**What to do**
Can you retype every one of the entries below word for word, without changing or leaving out anything?
══ Data for this task ══
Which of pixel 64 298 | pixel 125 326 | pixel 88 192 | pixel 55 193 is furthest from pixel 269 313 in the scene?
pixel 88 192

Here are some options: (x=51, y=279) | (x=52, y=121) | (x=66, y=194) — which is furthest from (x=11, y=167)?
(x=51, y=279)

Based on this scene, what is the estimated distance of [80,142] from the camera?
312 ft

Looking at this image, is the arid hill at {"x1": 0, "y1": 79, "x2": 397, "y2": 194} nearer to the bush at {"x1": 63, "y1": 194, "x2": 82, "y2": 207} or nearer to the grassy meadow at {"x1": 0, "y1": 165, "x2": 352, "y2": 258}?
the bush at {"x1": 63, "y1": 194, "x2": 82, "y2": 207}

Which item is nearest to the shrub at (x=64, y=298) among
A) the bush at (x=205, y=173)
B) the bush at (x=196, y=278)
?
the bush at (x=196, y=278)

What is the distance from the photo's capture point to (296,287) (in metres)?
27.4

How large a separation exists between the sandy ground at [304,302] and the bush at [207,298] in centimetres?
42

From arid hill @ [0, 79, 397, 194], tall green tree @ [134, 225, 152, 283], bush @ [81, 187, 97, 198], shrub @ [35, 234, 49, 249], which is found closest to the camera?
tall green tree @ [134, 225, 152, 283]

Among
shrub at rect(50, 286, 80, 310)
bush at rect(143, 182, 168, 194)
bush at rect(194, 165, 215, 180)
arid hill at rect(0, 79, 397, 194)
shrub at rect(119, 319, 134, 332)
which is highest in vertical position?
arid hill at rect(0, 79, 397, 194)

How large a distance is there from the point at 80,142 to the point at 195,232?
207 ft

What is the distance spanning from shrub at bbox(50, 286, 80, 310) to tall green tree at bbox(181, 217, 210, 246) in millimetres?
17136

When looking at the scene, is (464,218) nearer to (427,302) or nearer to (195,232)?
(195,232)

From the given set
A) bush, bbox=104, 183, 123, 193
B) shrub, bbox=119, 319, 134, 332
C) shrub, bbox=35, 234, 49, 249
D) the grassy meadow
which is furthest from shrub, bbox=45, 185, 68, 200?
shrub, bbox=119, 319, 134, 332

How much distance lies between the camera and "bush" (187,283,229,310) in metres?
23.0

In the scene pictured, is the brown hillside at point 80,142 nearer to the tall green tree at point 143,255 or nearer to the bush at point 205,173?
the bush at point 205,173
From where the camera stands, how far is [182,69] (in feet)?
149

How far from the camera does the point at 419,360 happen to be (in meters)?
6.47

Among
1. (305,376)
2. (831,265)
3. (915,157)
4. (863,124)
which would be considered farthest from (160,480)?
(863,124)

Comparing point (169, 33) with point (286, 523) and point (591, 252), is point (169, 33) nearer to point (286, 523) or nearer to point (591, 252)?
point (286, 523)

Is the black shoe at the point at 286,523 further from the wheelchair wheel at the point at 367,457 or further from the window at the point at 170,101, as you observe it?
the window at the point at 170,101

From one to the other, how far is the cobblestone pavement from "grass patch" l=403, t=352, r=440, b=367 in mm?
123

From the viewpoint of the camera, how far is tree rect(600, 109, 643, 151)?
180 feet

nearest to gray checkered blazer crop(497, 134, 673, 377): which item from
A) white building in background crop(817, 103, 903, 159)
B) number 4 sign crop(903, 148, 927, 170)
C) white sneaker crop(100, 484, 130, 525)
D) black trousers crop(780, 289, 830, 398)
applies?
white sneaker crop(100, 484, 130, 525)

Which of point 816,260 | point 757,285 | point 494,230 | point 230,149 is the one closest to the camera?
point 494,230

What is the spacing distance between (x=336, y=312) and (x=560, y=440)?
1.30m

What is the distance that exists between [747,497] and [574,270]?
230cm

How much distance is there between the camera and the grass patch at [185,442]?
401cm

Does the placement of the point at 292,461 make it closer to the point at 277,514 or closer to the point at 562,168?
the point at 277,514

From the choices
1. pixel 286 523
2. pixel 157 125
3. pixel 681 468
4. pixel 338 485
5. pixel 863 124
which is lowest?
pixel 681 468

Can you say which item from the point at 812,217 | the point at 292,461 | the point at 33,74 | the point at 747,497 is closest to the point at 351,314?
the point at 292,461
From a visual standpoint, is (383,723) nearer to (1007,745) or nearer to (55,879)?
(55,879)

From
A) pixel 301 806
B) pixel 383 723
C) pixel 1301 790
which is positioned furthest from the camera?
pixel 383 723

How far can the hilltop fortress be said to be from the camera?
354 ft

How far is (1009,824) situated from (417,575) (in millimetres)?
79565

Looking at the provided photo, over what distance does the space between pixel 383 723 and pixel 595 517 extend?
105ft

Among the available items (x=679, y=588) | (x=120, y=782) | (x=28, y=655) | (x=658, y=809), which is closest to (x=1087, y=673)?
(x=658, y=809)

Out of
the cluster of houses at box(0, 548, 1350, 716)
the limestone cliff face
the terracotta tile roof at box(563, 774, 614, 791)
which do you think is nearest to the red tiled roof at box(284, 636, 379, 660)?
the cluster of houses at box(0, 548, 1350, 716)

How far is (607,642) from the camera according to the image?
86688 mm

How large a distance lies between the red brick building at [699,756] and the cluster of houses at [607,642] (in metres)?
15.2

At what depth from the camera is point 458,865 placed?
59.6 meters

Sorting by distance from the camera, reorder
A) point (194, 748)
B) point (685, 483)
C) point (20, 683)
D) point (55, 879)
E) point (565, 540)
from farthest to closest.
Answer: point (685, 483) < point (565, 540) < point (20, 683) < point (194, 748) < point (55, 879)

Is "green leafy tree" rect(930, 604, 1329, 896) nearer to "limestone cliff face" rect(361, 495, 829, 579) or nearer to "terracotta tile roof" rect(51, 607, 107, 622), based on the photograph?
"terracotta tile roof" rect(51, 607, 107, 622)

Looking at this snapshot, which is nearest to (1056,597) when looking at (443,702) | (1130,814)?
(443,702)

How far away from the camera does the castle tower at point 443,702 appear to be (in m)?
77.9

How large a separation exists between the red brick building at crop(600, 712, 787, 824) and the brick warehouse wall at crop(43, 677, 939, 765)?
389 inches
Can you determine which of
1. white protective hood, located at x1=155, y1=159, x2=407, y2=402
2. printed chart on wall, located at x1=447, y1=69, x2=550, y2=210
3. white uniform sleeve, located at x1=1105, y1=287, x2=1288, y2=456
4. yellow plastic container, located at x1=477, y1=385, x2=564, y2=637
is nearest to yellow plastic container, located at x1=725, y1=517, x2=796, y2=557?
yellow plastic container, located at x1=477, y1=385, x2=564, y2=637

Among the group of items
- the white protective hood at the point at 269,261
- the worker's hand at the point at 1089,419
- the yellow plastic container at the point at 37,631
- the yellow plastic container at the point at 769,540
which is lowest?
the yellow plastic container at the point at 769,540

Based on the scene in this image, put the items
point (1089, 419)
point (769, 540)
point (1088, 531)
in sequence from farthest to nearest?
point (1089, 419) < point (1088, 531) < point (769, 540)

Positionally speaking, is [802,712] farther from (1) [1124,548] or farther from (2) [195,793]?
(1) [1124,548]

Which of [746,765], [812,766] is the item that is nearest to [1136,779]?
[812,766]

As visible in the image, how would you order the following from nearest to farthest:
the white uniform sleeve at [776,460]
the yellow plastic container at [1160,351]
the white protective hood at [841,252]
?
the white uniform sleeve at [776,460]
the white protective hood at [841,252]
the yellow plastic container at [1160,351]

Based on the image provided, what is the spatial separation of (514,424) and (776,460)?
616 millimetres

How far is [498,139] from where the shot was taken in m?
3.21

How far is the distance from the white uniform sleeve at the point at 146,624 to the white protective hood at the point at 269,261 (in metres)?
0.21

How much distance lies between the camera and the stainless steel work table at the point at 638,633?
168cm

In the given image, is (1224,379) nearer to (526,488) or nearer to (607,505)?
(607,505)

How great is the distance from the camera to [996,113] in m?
═══
**Finished answer**
Which of pixel 64 298 | pixel 125 326 | pixel 88 192 | pixel 55 193 is furthest from pixel 269 313 in the scene?
pixel 88 192

Here are some options: (x=51, y=279) | (x=52, y=121) | (x=66, y=194) — which is furthest from (x=11, y=167)?
(x=51, y=279)

Based on this scene, what is the estimated distance of [80,142] from the camera?
312 ft

Looking at this image, is the arid hill at {"x1": 0, "y1": 79, "x2": 397, "y2": 194} nearer to the bush at {"x1": 63, "y1": 194, "x2": 82, "y2": 207} or nearer to the grassy meadow at {"x1": 0, "y1": 165, "x2": 352, "y2": 258}?
the bush at {"x1": 63, "y1": 194, "x2": 82, "y2": 207}

Which item is nearest to the shrub at (x=64, y=298) among
A) the bush at (x=205, y=173)
B) the bush at (x=196, y=278)
?
the bush at (x=196, y=278)

What is the distance from the photo's capture point to (296,287) (in metres)?
27.4

How large a separation exists between the sandy ground at [304,302] and the bush at [207,298] in centimetres?
42

From arid hill @ [0, 79, 397, 194], tall green tree @ [134, 225, 152, 283], bush @ [81, 187, 97, 198], shrub @ [35, 234, 49, 249], which is found closest to the camera?
tall green tree @ [134, 225, 152, 283]

Among
shrub at rect(50, 286, 80, 310)
bush at rect(143, 182, 168, 194)
bush at rect(194, 165, 215, 180)
arid hill at rect(0, 79, 397, 194)
shrub at rect(119, 319, 134, 332)
which is highest in vertical position?
arid hill at rect(0, 79, 397, 194)

How large a distance is there from the point at 80,142 to the point at 195,232?
207 ft

What is the distance spanning from shrub at bbox(50, 286, 80, 310) to tall green tree at bbox(181, 217, 210, 246) in millimetres?
17136

When looking at the scene, is (464,218) nearer to (427,302) or nearer to (195,232)?
(195,232)

From the given set
A) bush, bbox=104, 183, 123, 193
B) shrub, bbox=119, 319, 134, 332
C) shrub, bbox=35, 234, 49, 249
D) the grassy meadow
which is furthest from shrub, bbox=45, 185, 68, 200?
shrub, bbox=119, 319, 134, 332

How much distance lies between the camera and "bush" (187,283,229,310) in metres?
23.0

In the scene pictured, is the brown hillside at point 80,142 nearer to the tall green tree at point 143,255 or nearer to the bush at point 205,173?
the bush at point 205,173
From where the camera stands, how far is [182,69] (in feet)?
149

How far from the camera does the point at 419,360 happen to be (in meters)?
6.47

Among
1. (305,376)
2. (831,265)
3. (915,157)
4. (863,124)
which would be considered farthest from (160,480)?
(863,124)

Comparing point (169, 33) with point (286, 523) and point (591, 252), is point (169, 33) nearer to point (286, 523) or nearer to point (591, 252)?
point (286, 523)

Is the black shoe at the point at 286,523 further from the wheelchair wheel at the point at 367,457 or further from the window at the point at 170,101, as you observe it?
the window at the point at 170,101

From one to the other, how far is the cobblestone pavement from "grass patch" l=403, t=352, r=440, b=367 in mm?
123

From the viewpoint of the camera, how far is tree rect(600, 109, 643, 151)?
180 feet

nearest to gray checkered blazer crop(497, 134, 673, 377): which item from
A) white building in background crop(817, 103, 903, 159)
B) number 4 sign crop(903, 148, 927, 170)
C) white sneaker crop(100, 484, 130, 525)
D) black trousers crop(780, 289, 830, 398)
applies?
white sneaker crop(100, 484, 130, 525)

Which of point 816,260 | point 757,285 | point 494,230 | point 230,149 is the one closest to the camera?
point 494,230

What is the spacing distance between (x=336, y=312) and (x=560, y=440)?
1.30m

What is the distance that exists between [747,497] and [574,270]?
230cm

How much distance is there between the camera and the grass patch at [185,442]?
401cm

Does the placement of the point at 292,461 make it closer to the point at 277,514 or closer to the point at 562,168?
the point at 277,514

From the choices
1. pixel 286 523
2. pixel 157 125
3. pixel 681 468
4. pixel 338 485
5. pixel 863 124
which is lowest?
pixel 681 468

Can you say which item from the point at 812,217 | the point at 292,461 | the point at 33,74 | the point at 747,497 is closest to the point at 351,314?
the point at 292,461
From a visual standpoint, is (383,723) nearer to (1007,745) or nearer to (55,879)?
(55,879)

From
A) pixel 301 806
B) pixel 383 723
C) pixel 1301 790
which is positioned furthest from the camera?
pixel 383 723

How far can the hilltop fortress be said to be from the camera?
354 ft

How far is (1009,824) situated from (417,575) (in millimetres)?
79565

Looking at the provided photo, over what distance does the space between pixel 383 723 and pixel 595 517 extend?
105ft

Among the available items (x=679, y=588) | (x=120, y=782) | (x=28, y=655) | (x=658, y=809), which is closest to (x=1087, y=673)?
(x=658, y=809)

Out of
the cluster of houses at box(0, 548, 1350, 716)
the limestone cliff face
the terracotta tile roof at box(563, 774, 614, 791)
which do you think is nearest to the red tiled roof at box(284, 636, 379, 660)?
the cluster of houses at box(0, 548, 1350, 716)

How far is (607,642) from the camera according to the image?
86688 mm

How large a distance lies between the red brick building at [699,756] and the cluster of houses at [607,642] (in metres)?
15.2

At what depth from the camera is point 458,865 placed?
59.6 meters

Sorting by distance from the camera, reorder
A) point (194, 748)
B) point (685, 483)
C) point (20, 683)
D) point (55, 879)
E) point (565, 540)
from farthest to closest.
Answer: point (685, 483) < point (565, 540) < point (20, 683) < point (194, 748) < point (55, 879)

Is "green leafy tree" rect(930, 604, 1329, 896) nearer to "limestone cliff face" rect(361, 495, 829, 579) or nearer to "terracotta tile roof" rect(51, 607, 107, 622), based on the photograph?
"terracotta tile roof" rect(51, 607, 107, 622)

Looking at this snapshot, which is nearest to (1056,597) when looking at (443,702) | (1130,814)?
(443,702)

How far away from the camera does the castle tower at point 443,702 appear to be (in m)?
77.9

How large a separation exists between the red brick building at crop(600, 712, 787, 824) and the brick warehouse wall at crop(43, 677, 939, 765)?
389 inches
Can you determine which of
1. white protective hood, located at x1=155, y1=159, x2=407, y2=402
2. printed chart on wall, located at x1=447, y1=69, x2=550, y2=210
3. white uniform sleeve, located at x1=1105, y1=287, x2=1288, y2=456
4. yellow plastic container, located at x1=477, y1=385, x2=564, y2=637
is nearest to yellow plastic container, located at x1=725, y1=517, x2=796, y2=557?
yellow plastic container, located at x1=477, y1=385, x2=564, y2=637

Among the group of items
- the white protective hood at the point at 269,261
- the worker's hand at the point at 1089,419
- the yellow plastic container at the point at 37,631
- the yellow plastic container at the point at 769,540
which is lowest?
the yellow plastic container at the point at 769,540

Based on the scene in this image, put the items
point (1089, 419)
point (769, 540)
point (1088, 531)
in sequence from farthest to nearest?
point (1089, 419) < point (1088, 531) < point (769, 540)

Positionally speaking, is [802,712] farther from (1) [1124,548] or farther from (2) [195,793]?
(1) [1124,548]

Which of [746,765], [812,766] is the item that is nearest to [1136,779]?
[812,766]

As visible in the image, how would you order the following from nearest to farthest:
the white uniform sleeve at [776,460]
the yellow plastic container at [1160,351]
the white protective hood at [841,252]
?
the white uniform sleeve at [776,460]
the white protective hood at [841,252]
the yellow plastic container at [1160,351]

Based on the image provided, what is the spatial separation of (514,424) and (776,460)?
616 millimetres

How far is [498,139] from where the shot was taken in m?
3.21

How far is the distance from the white uniform sleeve at the point at 146,624 to the white protective hood at the point at 269,261 (in metres)?
0.21

How much distance lies between the camera and the stainless steel work table at the point at 638,633?
168cm

In the given image, is (1224,379) nearer to (526,488) or nearer to (607,505)?
(607,505)

How great is the distance from the camera to [996,113] in m?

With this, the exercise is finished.